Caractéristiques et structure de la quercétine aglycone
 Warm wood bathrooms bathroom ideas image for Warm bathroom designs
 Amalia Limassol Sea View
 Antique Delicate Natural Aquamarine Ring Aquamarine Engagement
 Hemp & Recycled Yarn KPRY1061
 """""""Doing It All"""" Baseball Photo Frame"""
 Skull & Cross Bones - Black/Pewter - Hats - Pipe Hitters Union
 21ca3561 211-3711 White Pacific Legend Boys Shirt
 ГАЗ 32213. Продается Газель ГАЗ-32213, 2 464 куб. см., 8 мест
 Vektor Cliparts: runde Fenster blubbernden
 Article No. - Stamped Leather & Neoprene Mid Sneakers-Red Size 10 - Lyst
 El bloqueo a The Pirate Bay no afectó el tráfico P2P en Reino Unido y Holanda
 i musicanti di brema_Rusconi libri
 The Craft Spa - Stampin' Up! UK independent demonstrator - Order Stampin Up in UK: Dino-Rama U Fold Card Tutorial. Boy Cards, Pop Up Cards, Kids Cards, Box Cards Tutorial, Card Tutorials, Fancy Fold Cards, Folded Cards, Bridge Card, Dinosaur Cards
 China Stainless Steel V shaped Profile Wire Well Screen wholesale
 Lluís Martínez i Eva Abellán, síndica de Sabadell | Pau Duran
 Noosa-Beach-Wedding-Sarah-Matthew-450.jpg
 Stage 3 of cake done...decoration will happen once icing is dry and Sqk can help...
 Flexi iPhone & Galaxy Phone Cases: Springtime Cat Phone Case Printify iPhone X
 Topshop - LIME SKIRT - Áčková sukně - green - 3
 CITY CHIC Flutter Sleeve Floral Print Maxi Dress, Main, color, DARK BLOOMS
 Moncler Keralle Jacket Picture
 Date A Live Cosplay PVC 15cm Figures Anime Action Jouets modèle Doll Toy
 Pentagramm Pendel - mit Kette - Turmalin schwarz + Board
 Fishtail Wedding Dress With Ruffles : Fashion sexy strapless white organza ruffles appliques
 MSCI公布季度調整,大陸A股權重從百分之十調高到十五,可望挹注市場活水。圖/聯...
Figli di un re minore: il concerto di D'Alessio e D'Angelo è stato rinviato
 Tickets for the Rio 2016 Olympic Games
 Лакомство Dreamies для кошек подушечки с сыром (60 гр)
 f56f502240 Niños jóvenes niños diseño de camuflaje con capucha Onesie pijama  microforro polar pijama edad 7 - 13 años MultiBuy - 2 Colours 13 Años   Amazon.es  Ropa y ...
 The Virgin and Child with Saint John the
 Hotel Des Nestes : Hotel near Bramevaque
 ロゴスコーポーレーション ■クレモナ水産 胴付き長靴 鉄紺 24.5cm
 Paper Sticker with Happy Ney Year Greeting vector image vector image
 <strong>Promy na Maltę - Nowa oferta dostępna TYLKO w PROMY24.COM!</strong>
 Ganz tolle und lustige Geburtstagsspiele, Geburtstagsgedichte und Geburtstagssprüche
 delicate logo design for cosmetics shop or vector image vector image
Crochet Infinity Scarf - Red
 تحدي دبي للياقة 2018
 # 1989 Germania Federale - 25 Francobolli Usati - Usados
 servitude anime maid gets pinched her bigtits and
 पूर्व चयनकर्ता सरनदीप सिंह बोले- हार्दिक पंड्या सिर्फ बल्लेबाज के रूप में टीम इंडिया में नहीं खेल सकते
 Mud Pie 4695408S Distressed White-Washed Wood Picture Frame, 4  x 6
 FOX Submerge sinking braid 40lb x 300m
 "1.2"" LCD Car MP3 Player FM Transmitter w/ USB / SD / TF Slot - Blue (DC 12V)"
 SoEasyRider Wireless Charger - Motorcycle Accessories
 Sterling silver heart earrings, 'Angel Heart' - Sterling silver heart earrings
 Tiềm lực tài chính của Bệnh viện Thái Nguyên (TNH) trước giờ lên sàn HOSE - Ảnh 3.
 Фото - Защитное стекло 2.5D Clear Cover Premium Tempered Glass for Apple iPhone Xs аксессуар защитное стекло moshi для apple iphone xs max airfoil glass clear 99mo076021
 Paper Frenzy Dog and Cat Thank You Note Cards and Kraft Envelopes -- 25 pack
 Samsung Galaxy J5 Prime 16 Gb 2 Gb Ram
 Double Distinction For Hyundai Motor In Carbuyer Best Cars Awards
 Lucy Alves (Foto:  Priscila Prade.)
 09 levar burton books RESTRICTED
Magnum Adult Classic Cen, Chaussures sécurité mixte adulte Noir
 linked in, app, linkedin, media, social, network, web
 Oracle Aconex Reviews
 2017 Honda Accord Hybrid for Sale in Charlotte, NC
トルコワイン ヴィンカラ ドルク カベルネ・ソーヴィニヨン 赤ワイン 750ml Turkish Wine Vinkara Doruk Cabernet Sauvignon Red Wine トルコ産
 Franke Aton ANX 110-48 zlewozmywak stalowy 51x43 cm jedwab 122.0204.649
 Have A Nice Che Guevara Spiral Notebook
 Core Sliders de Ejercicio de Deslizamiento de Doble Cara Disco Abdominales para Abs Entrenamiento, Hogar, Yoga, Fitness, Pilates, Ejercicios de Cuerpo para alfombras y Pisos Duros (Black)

______

Try it:
Output the records in full, keeping them exactly as they are.

Written response:
Caractéristiques et structure de la quercétine aglycone
 Warm wood bathrooms bathroom ideas image for Warm bathroom designs
 Amalia Limassol Sea View
 Antique Delicate Natural Aquamarine Ring Aquamarine Engagement
 Hemp & Recycled Yarn KPRY1061
 """""""Doing It All"""" Baseball Photo Frame"""
 Skull & Cross Bones - Black/Pewter - Hats - Pipe Hitters Union
 21ca3561 211-3711 White Pacific Legend Boys Shirt
 ГАЗ 32213. Продается Газель ГАЗ-32213, 2 464 куб. см., 8 мест
 Vektor Cliparts: runde Fenster blubbernden
 Article No. - Stamped Leather & Neoprene Mid Sneakers-Red Size 10 - Lyst
 El bloqueo a The Pirate Bay no afectó el tráfico P2P en Reino Unido y Holanda
 i musicanti di brema_Rusconi libri
 The Craft Spa - Stampin' Up! UK independent demonstrator - Order Stampin Up in UK: Dino-Rama U Fold Card Tutorial. Boy Cards, Pop Up Cards, Kids Cards, Box Cards Tutorial, Card Tutorials, Fancy Fold Cards, Folded Cards, Bridge Card, Dinosaur Cards
 China Stainless Steel V shaped Profile Wire Well Screen wholesale
 Lluís Martínez i Eva Abellán, síndica de Sabadell | Pau Duran
 Noosa-Beach-Wedding-Sarah-Matthew-450.jpg
 Stage 3 of cake done...decoration will happen once icing is dry and Sqk can help...
 Flexi iPhone & Galaxy Phone Cases: Springtime Cat Phone Case Printify iPhone X
 Topshop - LIME SKIRT - Áčková sukně - green - 3
 CITY CHIC Flutter Sleeve Floral Print Maxi Dress, Main, color, DARK BLOOMS
 Moncler Keralle Jacket Picture
 Date A Live Cosplay PVC 15cm Figures Anime Action Jouets modèle Doll Toy
 Pentagramm Pendel - mit Kette - Turmalin schwarz + Board
 Fishtail Wedding Dress With Ruffles : Fashion sexy strapless white organza ruffles appliques
 MSCI公布季度調整,大陸A股權重從百分之十調高到十五,可望挹注市場活水。圖/聯...
Figli di un re minore: il concerto di D'Alessio e D'Angelo è stato rinviato
 Tickets for the Rio 2016 Olympic Games
 Лакомство Dreamies для кошек подушечки с сыром (60 гр)
 f56f502240 Niños jóvenes niños diseño de camuflaje con capucha Onesie pijama  microforro polar pijama edad 7 - 13 años MultiBuy - 2 Colours 13 Años   Amazon.es  Ropa y ...
 The Virgin and Child with Saint John the
 Hotel Des Nestes : Hotel near Bramevaque
 ロゴスコーポーレーション ■クレモナ水産 胴付き長靴 鉄紺 24.5cm
 Paper Sticker with Happy Ney Year Greeting vector image vector image
 <strong>Promy na Maltę - Nowa oferta dostępna TYLKO w PROMY24.COM!</strong>
 Ganz tolle und lustige Geburtstagsspiele, Geburtstagsgedichte und Geburtstagssprüche
 delicate logo design for cosmetics shop or vector image vector image
Crochet Infinity Scarf - Red
 تحدي دبي للياقة 2018
 # 1989 Germania Federale - 25 Francobolli Usati - Usados
 servitude anime maid gets pinched her bigtits and
 पूर्व चयनकर्ता सरनदीप सिंह बोले- हार्दिक पंड्या सिर्फ बल्लेबाज के रूप में टीम इंडिया में नहीं खेल सकते
 Mud Pie 4695408S Distressed White-Washed Wood Picture Frame, 4  x 6
 FOX Submerge sinking braid 40lb x 300m
 "1.2"" LCD Car MP3 Player FM Transmitter w/ USB / SD / TF Slot - Blue (DC 12V)"
 SoEasyRider Wireless Charger - Motorcycle Accessories
 Sterling silver heart earrings, 'Angel Heart' - Sterling silver heart earrings
 Tiềm lực tài chính của Bệnh viện Thái Nguyên (TNH) trước giờ lên sàn HOSE - Ảnh 3.
 Фото - Защитное стекло 2.5D Clear Cover Premium Tempered Glass for Apple iPhone Xs аксессуар защитное стекло moshi для apple iphone xs max airfoil glass clear 99mo076021
 Paper Frenzy Dog and Cat Thank You Note Cards and Kraft Envelopes -- 25 pack
 Samsung Galaxy J5 Prime 16 Gb 2 Gb Ram
 Double Distinction For Hyundai Motor In Carbuyer Best Cars Awards
 Lucy Alves (Foto:  Priscila Prade.)
 09 levar burton books RESTRICTED
Magnum Adult Classic Cen, Chaussures sécurité mixte adulte Noir
 linked in, app, linkedin, media, social, network, web
 Oracle Aconex Reviews
 2017 Honda Accord Hybrid for Sale in Charlotte, NC
トルコワイン ヴィンカラ ドルク カベルネ・ソーヴィニヨン 赤ワイン 750ml Turkish Wine Vinkara Doruk Cabernet Sauvignon Red Wine トルコ産
 Franke Aton ANX 110-48 zlewozmywak stalowy 51x43 cm jedwab 122.0204.649
 Have A Nice Che Guevara Spiral Notebook
 Core Sliders de Ejercicio de Deslizamiento de Doble Cara Disco Abdominales para Abs Entrenamiento, Hogar, Yoga, Fitness, Pilates, Ejercicios de Cuerpo para alfombras y Pisos Duros (Black)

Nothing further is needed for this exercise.